— Texto del ejercicio —
Un hombre cualquiera materializa un paréntesis para reflexionar ante la
aplastante rotativa del tiempo que convierte al presente en un coleccionable de
documentos históricos.
Al subir al desván, un hombre cualquiera sufre el infantil miedo a que
los fantasmas salgan a su encuentro en una desequilibrada batalla de recuerdos
y mobiliario pasado de moda frente a su futurista imagen en un escenario
atemporal, donde la pantalla táctil es su única arma. Ciertamente, los
trasteros se convierten en cajas negras de la memoria y el recuerdo,
materializándose en edificados cerebros perfilados por un skyline de cajas de
cartón y fantasmagóricas sábanas. Sin duda, estos polvorientos templos al personalísimo
egocentrismo de cada individuo son un museo autobiográfico que hace patente
nuestras miserias y orígenes.

— Datos registrados —
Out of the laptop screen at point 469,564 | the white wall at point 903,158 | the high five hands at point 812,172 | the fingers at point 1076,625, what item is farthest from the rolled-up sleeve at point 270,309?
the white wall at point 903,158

— Preguntas —
1. Según el texto sobre el desván, ¿en qué se convierten los trasteros?
2. Prolonga el texto sobre el desván a partir de su última oración.

— Respuestas del ejercicio —
1. En cajas negras de la memoria y el recuerdo.

2.
Y, la verdad, los inescrutables ardides con los que el desván te
secuestra, a través de su carácter atemporal, devienen en una somnolienta hipnosis
frente a la pulsera con minutero. Así, el visionado de fotografías, el
redescubrimiento de inútiles tesoros o el escaparate de horteras vestimentas te
retrotraen a tiempos y personas que han fomentado a la construcción de fobias,
sentimientos y personalidades. Y, todo ello, derivándolo en nuevos desvanes con
la identificada huella de un índice que nos señala y rubrica con carácter
retroactivo.
Y así un hombre cualquiera sonríe porque las impresas vivencias
reflejan que la felicidad vivida sólo se comprende con la mira telescópica
conformada por el minutero y el segundero.